===== Sección de texto =====

En el año 2000, asistí a una conferencia internacional sobre la consciencia en Tucson, Arizona. En el evento, que se produce cada dos años, participan unos mil neurocientíficos, filósofos, psiquiatras, psicólogos cognitivos, físicos, matemáticos, especialistas en inteligencia artificial y, también, algún caradura como yo, que soy un mero Contador Público Nacional recibido en la Facultad de Ciencias Económicas de la Universidad de Buenos Aires. Allí escuché hablar, por primera vez, del desarrollo de la computación cuántica que se estaba realizando en distintos países. Hoy, basta buscar en Amazon “Quantum Computing” para que aparezcan cientos de libros dedicados a esa disciplina. En aquel entonces, había solo artículos especializados escritos por especialistas para especialistas. Durante la conferencia de un profesor australiano, cuyo nombre no recuerdo bien (creo que se llama David Milford), no pude entender, por falta de preparación en matemática y en física, cuál era el mecanismo de programación y los cómputos que realizaban esas computadoras cuánticas; pero me enteré de cuál sería el más revolucionario uso que se podría hacer de ellas: la capacidad de superar la “lentitud” de las computadoras de cálculos secuenciales realizando inmediatos cálculos en simultáneo, al estilo de los que se producen en el cerebro cuando los axones de nuestras neuronas secretan determinados neurotransmisores a las dendritas de otras. A estos trillones de secreciones simultáneas nosotros solemos conocerlos con nombres muy simples que engloban un número inmenso de interacciones. Los llamamos sentimientos, emociones y pensamientos, pero también percepciones, visiones, música, conceptos y palabras.

La primera idea, entonces, en la que se basa el cuento es la de poder calcular números inmensos de configuraciones cerebrales. Sé que a algunos les gustará conocer la anécdota de porqué a estos números inmensos se los llama “googol” (no Google), así que la voy a contar. A los que no, podrán saltar el próximo párrafo.

===== Registros almacenados =====

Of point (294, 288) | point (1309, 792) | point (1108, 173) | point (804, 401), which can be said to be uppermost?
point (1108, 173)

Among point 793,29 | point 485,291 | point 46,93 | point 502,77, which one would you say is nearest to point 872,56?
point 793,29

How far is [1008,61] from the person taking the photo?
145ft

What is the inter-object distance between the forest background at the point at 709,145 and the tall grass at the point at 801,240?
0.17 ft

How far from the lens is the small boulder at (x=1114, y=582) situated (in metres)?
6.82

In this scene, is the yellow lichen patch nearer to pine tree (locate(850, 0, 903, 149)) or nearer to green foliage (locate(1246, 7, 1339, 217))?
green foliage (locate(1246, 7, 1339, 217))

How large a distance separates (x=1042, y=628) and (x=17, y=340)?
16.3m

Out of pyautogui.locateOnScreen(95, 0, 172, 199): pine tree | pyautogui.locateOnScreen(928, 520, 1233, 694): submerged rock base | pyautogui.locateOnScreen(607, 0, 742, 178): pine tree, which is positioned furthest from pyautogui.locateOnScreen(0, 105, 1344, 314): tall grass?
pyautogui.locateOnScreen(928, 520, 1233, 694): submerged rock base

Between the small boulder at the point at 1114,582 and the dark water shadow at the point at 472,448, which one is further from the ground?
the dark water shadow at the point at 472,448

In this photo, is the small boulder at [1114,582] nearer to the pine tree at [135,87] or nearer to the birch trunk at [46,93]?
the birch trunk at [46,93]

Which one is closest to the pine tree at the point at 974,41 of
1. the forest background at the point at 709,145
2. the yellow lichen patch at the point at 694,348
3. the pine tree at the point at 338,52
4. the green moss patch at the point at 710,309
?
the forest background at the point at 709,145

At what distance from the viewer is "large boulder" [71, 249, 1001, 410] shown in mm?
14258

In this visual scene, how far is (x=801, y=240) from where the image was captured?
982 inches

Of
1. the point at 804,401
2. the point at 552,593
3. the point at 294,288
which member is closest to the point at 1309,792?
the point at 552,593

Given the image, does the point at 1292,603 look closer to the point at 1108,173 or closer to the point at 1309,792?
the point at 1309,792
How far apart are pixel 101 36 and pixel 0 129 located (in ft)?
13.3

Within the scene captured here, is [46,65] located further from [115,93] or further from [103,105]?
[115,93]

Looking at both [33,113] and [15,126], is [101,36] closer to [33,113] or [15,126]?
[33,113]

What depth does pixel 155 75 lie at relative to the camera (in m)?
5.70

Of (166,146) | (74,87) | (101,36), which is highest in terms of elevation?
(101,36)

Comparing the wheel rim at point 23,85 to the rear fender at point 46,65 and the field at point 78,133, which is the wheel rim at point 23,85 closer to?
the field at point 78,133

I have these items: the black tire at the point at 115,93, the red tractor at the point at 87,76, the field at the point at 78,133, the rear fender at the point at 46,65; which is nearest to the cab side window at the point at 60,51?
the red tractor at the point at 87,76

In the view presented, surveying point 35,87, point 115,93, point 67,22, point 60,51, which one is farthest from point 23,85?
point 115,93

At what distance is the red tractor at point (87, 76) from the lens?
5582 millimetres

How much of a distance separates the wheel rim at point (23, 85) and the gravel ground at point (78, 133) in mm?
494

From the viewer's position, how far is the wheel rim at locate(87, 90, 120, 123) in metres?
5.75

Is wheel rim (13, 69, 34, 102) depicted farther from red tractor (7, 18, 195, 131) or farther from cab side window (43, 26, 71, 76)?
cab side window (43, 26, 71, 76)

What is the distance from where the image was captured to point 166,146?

=====

__Partes del ejercicio__
A. Reproduce un fragmento del texto sobre la computación cuántica: comienza en las palabras "La primera idea, entonces, en" y termina después de "el próximo párrafo.".
B. Indica si cada una de estas afirmaciones concuerda con el texto sobre la computación cuántica. Responde sí o no y cita las palabras decisivas del texto: (i) La conferencia de Tucson se celebra cada dos años. (ii) En el año 2000 ya existían cientos de libros sobre computación cuántica. (iii) Quien narra tiene formación de físico.

__Respuestas desarrolladas__
A.
La primera idea, entonces, en la que se basa el cuento es la de poder calcular números inmensos de configuraciones cerebrales. Sé que a algunos les gustará conocer la anécdota de porqué a estos números inmensos se los llama “googol” (no Google), así que la voy a contar. A los que no, podrán saltar el próximo párrafo.

B.
(i) Sí: "que se produce cada dos años".
(ii) No: "En aquel entonces, había solo artículos especializados escritos por especialistas para especialistas."
(iii) No: "soy un mero Contador Público Nacional recibido en la Facultad de Ciencias Económicas de la Universidad de Buenos Aires".